* TEXT SECTION
* * * * * * *

Onto the painting of the Beastman and Greatsword today. Not the most clean, masterful job I have ever done, but I liked some of the effects I got by working with a white undercoat.
Firstly I put on watered down layers of black, bone and khaki. These were left to dry, and then another layer was put on top to strengthen the colour. I really liked how the black came out. It has a nice soft quality to it, rather than the usual hard black sheen that undiluted black usually produces.
Then a collection of subsequent colours were added. Originally I had planned to paint the Greatsword entiely metal, but the black looked so interesting I decided to keep the main elements black and choose a few segments to pick out in metallics.
Once I had all the colours on I gave both models a black wash.
I then picked out highlights in the original pre-washed colours, as well as another level of highlights with some white added. For the Beastman I wanted rusted weapons and armour, but decided to approach it differently to how I normally paint rust. I dabbed Bestial Brown onto the metal areas, followed by another dabbing of Scab Red. I then dabbed Chainmail back over the top to break up the rust and make it look more dispersed.

* * * * * * *

* GIVEN TASK 1
Copy the portion of the miniature painting text between "Then a collection" and "out in metallics.", inclusive, without any changes.

(Records)
* * * * * * *

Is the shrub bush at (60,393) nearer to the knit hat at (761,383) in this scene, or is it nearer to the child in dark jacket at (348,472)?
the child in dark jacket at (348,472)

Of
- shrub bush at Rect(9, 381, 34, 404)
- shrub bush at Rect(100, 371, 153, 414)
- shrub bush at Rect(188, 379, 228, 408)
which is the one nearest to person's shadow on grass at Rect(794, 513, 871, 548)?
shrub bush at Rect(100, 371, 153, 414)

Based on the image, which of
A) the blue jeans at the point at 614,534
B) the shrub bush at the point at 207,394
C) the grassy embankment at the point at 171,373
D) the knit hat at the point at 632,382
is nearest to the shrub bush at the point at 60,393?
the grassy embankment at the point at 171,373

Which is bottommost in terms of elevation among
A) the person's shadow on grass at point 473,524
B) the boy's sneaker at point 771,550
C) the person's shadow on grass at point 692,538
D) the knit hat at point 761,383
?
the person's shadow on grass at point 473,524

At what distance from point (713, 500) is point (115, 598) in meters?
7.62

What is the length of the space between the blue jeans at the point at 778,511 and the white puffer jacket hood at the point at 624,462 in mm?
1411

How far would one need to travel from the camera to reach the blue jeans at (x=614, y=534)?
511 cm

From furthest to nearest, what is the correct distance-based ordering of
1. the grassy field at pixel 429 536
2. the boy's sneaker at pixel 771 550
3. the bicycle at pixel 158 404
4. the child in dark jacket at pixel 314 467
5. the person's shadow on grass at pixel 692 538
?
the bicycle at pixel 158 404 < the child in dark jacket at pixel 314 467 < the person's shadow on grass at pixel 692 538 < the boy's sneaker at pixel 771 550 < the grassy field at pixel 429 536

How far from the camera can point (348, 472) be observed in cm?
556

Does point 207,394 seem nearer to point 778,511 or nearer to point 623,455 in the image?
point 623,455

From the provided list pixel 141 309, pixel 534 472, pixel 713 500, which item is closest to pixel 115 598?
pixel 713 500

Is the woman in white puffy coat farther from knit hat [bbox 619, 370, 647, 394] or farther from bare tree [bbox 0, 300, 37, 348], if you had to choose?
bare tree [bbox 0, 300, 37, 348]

* * * * * * *

* GIVEN TASK 2
Write out the lines of the listing from the line holding "How far from" through the end of the listing, both included, with no changes.

* TASK SOLUTION 1
Then a collection of subsequent colours were added. Originally I had planned to paint the Greatsword entiely metal, but the black looked so interesting I decided to keep the main elements black and choose a few segments to pick out in metallics.

* TASK SOLUTION 2
How far from the camera can point (348, 472) be observed in cm?
556

Does point 207,394 seem nearer to point 778,511 or nearer to point 623,455 in the image?
point 623,455

From the provided list pixel 141 309, pixel 534 472, pixel 713 500, which item is closest to pixel 115 598?
pixel 713 500

Is the woman in white puffy coat farther from knit hat [bbox 619, 370, 647, 394] or farther from bare tree [bbox 0, 300, 37, 348], if you had to choose?
bare tree [bbox 0, 300, 37, 348]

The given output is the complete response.